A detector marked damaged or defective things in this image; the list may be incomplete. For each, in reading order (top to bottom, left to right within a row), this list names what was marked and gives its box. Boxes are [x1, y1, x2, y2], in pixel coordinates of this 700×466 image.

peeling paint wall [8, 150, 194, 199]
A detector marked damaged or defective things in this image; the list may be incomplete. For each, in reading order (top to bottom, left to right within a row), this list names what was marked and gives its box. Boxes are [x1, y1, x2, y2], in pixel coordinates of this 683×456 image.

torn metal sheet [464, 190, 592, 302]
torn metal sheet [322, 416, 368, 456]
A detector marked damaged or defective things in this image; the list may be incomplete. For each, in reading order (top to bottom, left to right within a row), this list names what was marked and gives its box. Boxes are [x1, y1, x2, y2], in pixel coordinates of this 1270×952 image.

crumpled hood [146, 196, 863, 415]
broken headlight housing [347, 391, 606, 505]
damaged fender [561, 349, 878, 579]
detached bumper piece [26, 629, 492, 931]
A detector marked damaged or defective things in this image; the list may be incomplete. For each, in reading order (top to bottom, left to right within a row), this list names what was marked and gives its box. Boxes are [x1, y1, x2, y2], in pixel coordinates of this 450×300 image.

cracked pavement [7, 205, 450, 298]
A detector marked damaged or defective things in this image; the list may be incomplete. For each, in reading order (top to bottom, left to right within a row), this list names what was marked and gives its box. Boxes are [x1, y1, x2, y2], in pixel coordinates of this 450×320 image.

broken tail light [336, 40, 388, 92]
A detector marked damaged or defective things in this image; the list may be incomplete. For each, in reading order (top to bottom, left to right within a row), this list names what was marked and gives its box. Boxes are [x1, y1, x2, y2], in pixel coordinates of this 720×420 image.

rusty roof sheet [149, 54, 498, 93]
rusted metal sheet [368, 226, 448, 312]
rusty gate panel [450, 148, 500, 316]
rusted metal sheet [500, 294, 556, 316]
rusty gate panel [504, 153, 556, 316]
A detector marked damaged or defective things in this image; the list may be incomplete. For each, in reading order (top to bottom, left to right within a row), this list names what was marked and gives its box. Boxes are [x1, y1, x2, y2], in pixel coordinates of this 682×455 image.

□ □ □ □ □ □ □

INSTRUCTIONS FOR THE TASK — Reproduce every one of the lines above word for word, changing nothing.

RESULT BELOW —
A detector marked damaged or defective things in this image; the list may be incomplete. For each, in reading order (top to bottom, left to right within a row), this list names what was marked and gives its box. Boxes are [x1, y1, x2, y2], in pixel coordinates of this 700×466 image.

peeling paint wall [8, 150, 194, 199]
A detector marked damaged or defective things in this image; the list may be incomplete. For each, in reading order (top to bottom, left to right within a row), this list names what was marked and gives its box. Boxes are [x1, y1, x2, y2], in pixel coordinates of this 683×456 image.

torn metal sheet [464, 190, 592, 302]
torn metal sheet [322, 416, 368, 456]
A detector marked damaged or defective things in this image; the list may be incomplete. For each, in reading order (top to bottom, left to right within a row), this list names what was marked and gives its box. Boxes are [x1, y1, x2, y2], in pixel coordinates of this 1270×952 image.

crumpled hood [146, 196, 863, 415]
broken headlight housing [347, 391, 606, 505]
damaged fender [561, 349, 878, 579]
detached bumper piece [26, 629, 492, 931]
A detector marked damaged or defective things in this image; the list may be incomplete. For each, in reading order (top to bottom, left to right within a row), this list names what was marked and gives its box. Boxes are [x1, y1, x2, y2], in pixel coordinates of this 450×300 image.

cracked pavement [7, 205, 450, 298]
A detector marked damaged or defective things in this image; the list may be incomplete. For each, in reading order (top to bottom, left to right within a row), this list names what was marked and gives its box. Boxes are [x1, y1, x2, y2], in pixel coordinates of this 450×320 image.

broken tail light [336, 40, 388, 92]
A detector marked damaged or defective things in this image; the list may be incomplete. For each, in reading order (top to bottom, left to right within a row), this list names what was marked and gives its box. Boxes are [x1, y1, x2, y2], in pixel coordinates of this 720×420 image.

rusty roof sheet [149, 54, 498, 93]
rusted metal sheet [368, 226, 448, 312]
rusty gate panel [450, 148, 500, 316]
rusted metal sheet [500, 294, 556, 316]
rusty gate panel [504, 153, 556, 316]
A detector marked damaged or defective things in this image; the list may be incomplete. For each, in reading order (top to bottom, left to right within a row), this list names what was marked and gives its box. Boxes are [x1, y1, x2, y2], in pixel coordinates of this 682×455 image.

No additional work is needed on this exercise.